If you have some RabbitMQ cluster issues, this guide can help you to recover them.

This guide doesn’t cover all cases but may help to get a first look.

Useful commands:

Check cluster status:

rabbitmqctl cluster_status

Check the number of disk nodes and running nodes. This should fit to the number of pods.

Rebuild everything

If all members of your cluster are down and no RabbitMQ communication is working between the nodes and the clients using rabbit, this is the easiest approach.

Warning

BUT: It comes with loss of all messages, currently stored on the RabbitMQ Cluster!!

  1. Delete all pvc of the RabbitMQ (e.g. data-cinder-yaook-cinder-mq-0.)

  2. Force delete all Pods of the mq statefulset. As you delete all data, you also don’t need to gracefully shut down the Pods.

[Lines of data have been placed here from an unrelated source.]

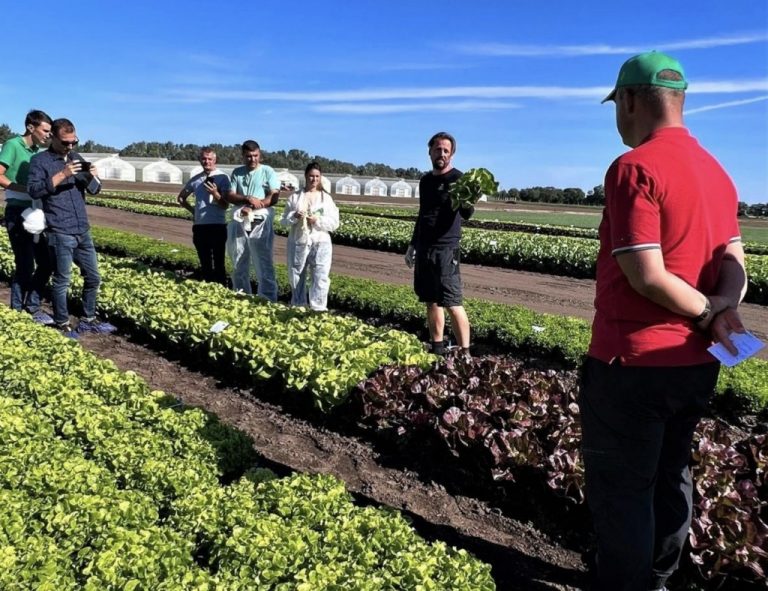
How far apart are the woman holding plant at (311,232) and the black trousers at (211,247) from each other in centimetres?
145

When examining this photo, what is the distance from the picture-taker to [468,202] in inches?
216

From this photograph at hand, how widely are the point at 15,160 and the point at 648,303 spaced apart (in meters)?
7.25

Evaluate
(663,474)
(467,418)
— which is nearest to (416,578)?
(663,474)

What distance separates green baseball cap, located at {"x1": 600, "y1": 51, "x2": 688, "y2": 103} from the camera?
211cm

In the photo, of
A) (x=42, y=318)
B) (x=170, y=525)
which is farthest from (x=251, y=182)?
(x=170, y=525)

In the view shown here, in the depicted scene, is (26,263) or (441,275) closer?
(441,275)

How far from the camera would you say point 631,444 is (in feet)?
7.39

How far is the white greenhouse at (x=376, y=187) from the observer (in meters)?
91.1

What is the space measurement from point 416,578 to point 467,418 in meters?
1.76

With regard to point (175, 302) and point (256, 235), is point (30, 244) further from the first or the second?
point (256, 235)

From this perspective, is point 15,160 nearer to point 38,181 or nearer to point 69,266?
point 38,181

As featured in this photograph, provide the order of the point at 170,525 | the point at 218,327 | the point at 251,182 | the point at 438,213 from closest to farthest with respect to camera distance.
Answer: the point at 170,525 < the point at 438,213 < the point at 218,327 < the point at 251,182

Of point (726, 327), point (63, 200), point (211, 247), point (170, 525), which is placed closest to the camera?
point (726, 327)

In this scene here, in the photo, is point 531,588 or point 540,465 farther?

  3. Wait till the statefulset recreates the Pods and check if they are healthy.

  4. Restart all clients of this RabbitMQ, so they recreate required queues and exchanges.

Rebuild from healthy node

As long as you have one healthy node in the cluster, you can try to rebuild from that one.

First approach: Restart pods and autojoin

Restart the remaining pods:

  1. Force delete all bad pods.

  2. Wait and check if they come up and join the cluster again.

But if you have issues restarting RabbitMQ, this most probably don’t help.

Second approach: Remove nodes from the cluster:

Instead of restarting the Pods and automatic join remove the node from the MQ cluster and let it join again.

  1. Stop the broken service:

    rabbitmqctl -n <NODE> stop_app
    

    This can either be done on the to be removed pod itself or via another pod of the Cluster. <NODE> is something like rabbit@cinder-yaook-cinder-mq-0.cinder-yaook-cinder-mq-rdy.yaook.svc.cluster.local

  2. Drop the node from the cluster.

    Run on the pod of the healthy node:

    rabbitmqctl forget_cluster_node <NODE>
    
  3. On the to be removed pod, reset the node.

    This can be done by deleting the PVC of the pod and restart it,

    or via rabbitmqctl

    rabbitmqctl force_reset
    
  4. Join the node again to the cluster.

    If you deleted the PVC and restarted the pod, this should be done automatically.

    When you have used force_reset run:

    rabbitmqctl join_cluster <cluster>
    rabbitmqctl start_app
    

    <cluster> can be the name of one healthy node, e.g. rabbit@cinder-yaook-cinder-mq-1.cinder-yaook-cinder-mq-rdy.yaook.svc.cluster.local

Solve Pod stuck in failed startup probe

It can happen that a rabbitmq Pod fails to become ready. Besides checking the pod logs, also check the pod description if the startup probe fails.

Yaook has a startup probe for MQ pods, that checks if the Node has joined the cluster. If joining the cluster fails, the node comes up as standalone. If you/ yaook don’t see this, you can end up with separate standalone nodes and no one will notice (till some issues occur.)

This can happen, when the MQ PVC got deleted and the pod starts again. The cluster then still knows the old Node with same name and won’t allow the new one to join.

To resolve this, follow the steps above on Remove nodes from the cluster.